Under the current model it would be the transfer agents (TAs) that could miss out on revenue if the settlement of cross-border funds was to move to T2S. However, there was a similar issue when the T2S project began and the CSDs and international CSDs faced missing out on revenues gained from settlement fees. Their opposition gradually receded as it became evident that T2S was a reality and it would be best to accept it and find a way to make it work for the best. It may be a similar case for the TAs.

The most likely scenario, says Isabelle Olivier, head of clearing & settlement, Emea, at Swift, is the co-existence of both models – the current model and the T2S model – to cover the contradictory interests of different participants – from the TAs looking to defend their stake in the process to the institutions that consider T2S an opportunity to consolidate settlement of both domestic and cross-border funds on one pan-European platform.
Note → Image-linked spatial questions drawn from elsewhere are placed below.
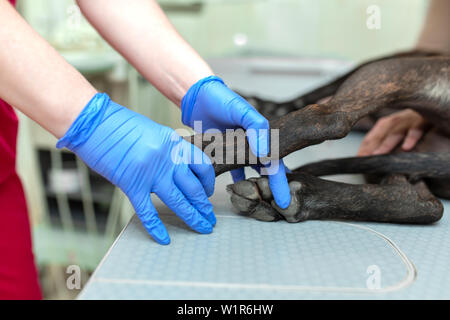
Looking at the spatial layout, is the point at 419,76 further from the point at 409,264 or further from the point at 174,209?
the point at 174,209

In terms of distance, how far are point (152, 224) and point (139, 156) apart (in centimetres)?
13

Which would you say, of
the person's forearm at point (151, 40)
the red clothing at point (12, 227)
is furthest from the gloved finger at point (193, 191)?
the red clothing at point (12, 227)

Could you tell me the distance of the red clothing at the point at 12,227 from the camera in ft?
3.55

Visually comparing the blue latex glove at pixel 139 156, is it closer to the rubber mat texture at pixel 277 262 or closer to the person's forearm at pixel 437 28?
the rubber mat texture at pixel 277 262

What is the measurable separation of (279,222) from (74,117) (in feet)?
1.51

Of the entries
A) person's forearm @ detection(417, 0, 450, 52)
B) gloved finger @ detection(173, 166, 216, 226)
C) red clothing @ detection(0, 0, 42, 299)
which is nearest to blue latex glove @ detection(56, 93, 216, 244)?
gloved finger @ detection(173, 166, 216, 226)

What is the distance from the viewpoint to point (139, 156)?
80cm

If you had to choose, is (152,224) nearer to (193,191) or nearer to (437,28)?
(193,191)

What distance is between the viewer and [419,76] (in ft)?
3.25

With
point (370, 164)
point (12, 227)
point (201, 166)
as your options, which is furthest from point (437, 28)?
point (12, 227)

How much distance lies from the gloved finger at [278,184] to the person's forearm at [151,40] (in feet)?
0.98

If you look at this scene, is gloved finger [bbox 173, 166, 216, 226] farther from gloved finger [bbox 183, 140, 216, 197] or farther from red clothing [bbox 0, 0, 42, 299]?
red clothing [bbox 0, 0, 42, 299]

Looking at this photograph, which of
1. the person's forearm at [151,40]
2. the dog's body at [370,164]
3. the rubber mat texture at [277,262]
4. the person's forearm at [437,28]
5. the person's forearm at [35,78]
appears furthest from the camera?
the person's forearm at [437,28]
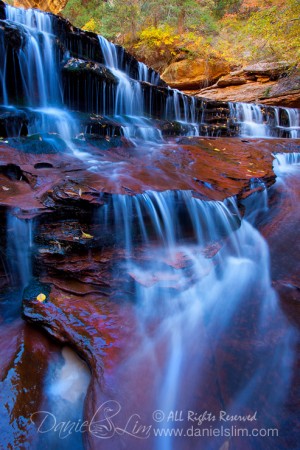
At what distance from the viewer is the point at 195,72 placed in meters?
16.8

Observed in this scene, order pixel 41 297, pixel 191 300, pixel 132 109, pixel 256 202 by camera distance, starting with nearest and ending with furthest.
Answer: pixel 41 297, pixel 191 300, pixel 256 202, pixel 132 109

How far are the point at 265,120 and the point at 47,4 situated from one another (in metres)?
20.9

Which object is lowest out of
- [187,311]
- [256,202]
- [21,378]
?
[21,378]

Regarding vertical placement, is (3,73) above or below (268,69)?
below

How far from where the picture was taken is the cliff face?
2017 centimetres

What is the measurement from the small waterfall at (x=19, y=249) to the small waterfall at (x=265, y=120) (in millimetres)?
9772

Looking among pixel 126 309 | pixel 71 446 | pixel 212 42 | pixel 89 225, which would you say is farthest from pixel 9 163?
pixel 212 42

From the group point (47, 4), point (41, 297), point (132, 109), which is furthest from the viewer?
point (47, 4)

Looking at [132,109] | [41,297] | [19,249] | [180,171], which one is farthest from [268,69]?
[41,297]

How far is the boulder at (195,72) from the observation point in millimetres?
16688

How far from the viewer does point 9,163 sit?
4039mm

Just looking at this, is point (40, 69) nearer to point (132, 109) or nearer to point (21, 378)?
point (132, 109)

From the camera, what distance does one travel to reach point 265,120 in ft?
38.3

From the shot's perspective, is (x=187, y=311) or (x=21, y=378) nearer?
(x=21, y=378)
“I expect more discussion on the topic and the costs, benefits, disadvantages and market practices,” says Olivier. “Each player in the funds industry will make its own judgment and its own business case and act accordingly.”
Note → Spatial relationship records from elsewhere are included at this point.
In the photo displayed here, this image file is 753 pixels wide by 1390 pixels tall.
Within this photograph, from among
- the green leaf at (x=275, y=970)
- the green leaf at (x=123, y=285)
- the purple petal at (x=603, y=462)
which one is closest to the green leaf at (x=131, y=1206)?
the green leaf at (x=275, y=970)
There will also be administration, reporting and distribution issues from settling cross-border funds on T2S, says Gudrun Goebel, chief operations officer for fund processing services Luxembourg for Societe Generale Securities Services.  “Cross-border funds have multiple distribution channels and different markets such as Asia and Latin America that are not supported by T2S. These channels are chosen by the investors not the fund and are a key attraction to investors.”    

The cascaded “CSD within a CSD” or “omnibus within an omnibus” structure in which funds would be held on the T2S platform is also unhelpful in terms of reporting and compliance. Certain domiciles like Luxembourg make the asset manager responsible for ensuring the eligibility of end investors in their funds and this would be a difficult process to control if their fund shares are held in the aforementioned fund structure, says Goebel.

The biggest problem, though, for the ECB and T2S is actually persuading the investment funds industry that cross-border funds would be in any way better served by settlement via T2S even if the above issues are solved.

“The funds industry is clearly looking for more automation and standardisation to support a more efficient and growing cross-border distribution process end-to-end,” says Swift’s Olivier. “However there is no evidence at this moment that the funds industry is pushing for a massive migration towards T2S, as it will not solve all the issues that industry faces.”

Euroclear’s de Schaetzen foresees a similar scenario. “Cross-border fund settlement costs are already very low and they occur within an infrastructure that, although not perfect, still operates quite well. So it is unlikely that the industry will see much advantage in changing the existing settlement process in order to integrate cross-border funds into T2S.”